*Direction 1*
In the forum thread on cleaning powerheads, list every numerical figure given for an acid concentration or a soaking time.

*Selected excerpt*
•••••

Cleaning Powerheads with Muriatic Acid?

gveng

Active member
I just bought some powerheads covered in coraline algae. I don't think vinegar will do the trick, so i'm looking for someone whose used diluted muriatic acid to clean reef equipment.

Thanks!
 
I've done it. Dilute it quite a bit, 20:1 isn't too dilute by any means. I used 3% and it did the job plenty well. Considering that HCl is many, many times more reactive than vinegar (on a molecular level) just 3% has plenty of rip for our purposes. Don't do long soaks - give it 3-5 minutes, brush off whatever is loose to expose fresh surfaces, and repeat. Dip your cleaned parts in a saturated Arm n Hammer bath or at least rinse it really well. HCl will jack your pH something terrible.

I much prefer using muriatic for cleaning vs vinegar because it's faster and nominally cheaper, but it's also hazardous. If you don't know what you are doing with strong acids, don't use it.
 
Bought a couple used PH for my mixing needs. They were totally encrusted with thick corraline. Just ran them in staright vinegar for about 10 minutes and it all brushed off with a toothbrush.

Acid is most certainly faster, but in the wrong concentration you can also ruin the PH's. Vinegar even full strength will not harm a PH at all.
 
I have used acid for glass, but I have heard it can damage the seals on a ph and ruin it.
Vinegar full strength would be my first choice.

•••••

*Provided material*
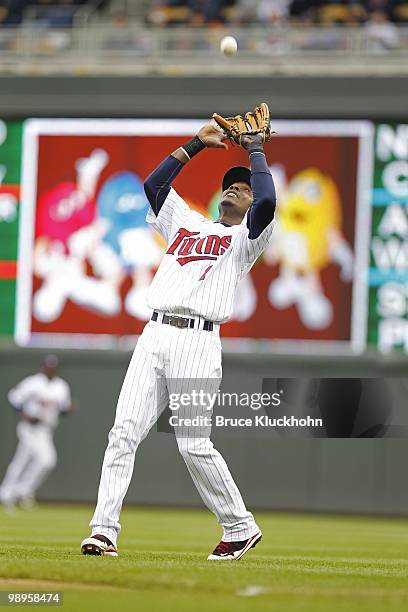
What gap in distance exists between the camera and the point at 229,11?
58.4 ft

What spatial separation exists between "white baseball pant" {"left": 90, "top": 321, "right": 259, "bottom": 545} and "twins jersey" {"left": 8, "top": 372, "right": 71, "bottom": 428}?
966 centimetres

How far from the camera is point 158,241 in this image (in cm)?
1620

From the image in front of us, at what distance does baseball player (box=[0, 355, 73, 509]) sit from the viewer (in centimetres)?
1597

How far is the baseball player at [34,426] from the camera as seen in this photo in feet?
52.4

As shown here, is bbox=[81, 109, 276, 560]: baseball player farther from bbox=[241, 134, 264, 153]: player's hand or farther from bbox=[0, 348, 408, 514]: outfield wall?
bbox=[0, 348, 408, 514]: outfield wall

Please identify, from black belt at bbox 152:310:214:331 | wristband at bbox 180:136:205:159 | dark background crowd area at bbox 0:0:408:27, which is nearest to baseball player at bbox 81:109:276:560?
black belt at bbox 152:310:214:331

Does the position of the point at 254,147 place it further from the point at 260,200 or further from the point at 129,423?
the point at 129,423

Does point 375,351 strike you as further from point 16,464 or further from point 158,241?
point 16,464

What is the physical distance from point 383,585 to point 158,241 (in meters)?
10.9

•••••

*Direction 2*
Collect every line of the entries that contains the word "player".

*Exercise result 1*
- 20:1
- 3%
- 3-5 minutes
- about 10 minutes

*Exercise result 2*
From the image in front of us, at what distance does baseball player (box=[0, 355, 73, 509]) sit from the viewer (in centimetres)?
How far is the baseball player at [34,426] from the camera as seen in this photo in feet?
As shown here, is bbox=[81, 109, 276, 560]: baseball player farther from bbox=[241, 134, 264, 153]: player's hand or farther from bbox=[0, 348, 408, 514]: outfield wall?
Please identify, from black belt at bbox 152:310:214:331 | wristband at bbox 180:136:205:159 | dark background crowd area at bbox 0:0:408:27, which is nearest to baseball player at bbox 81:109:276:560?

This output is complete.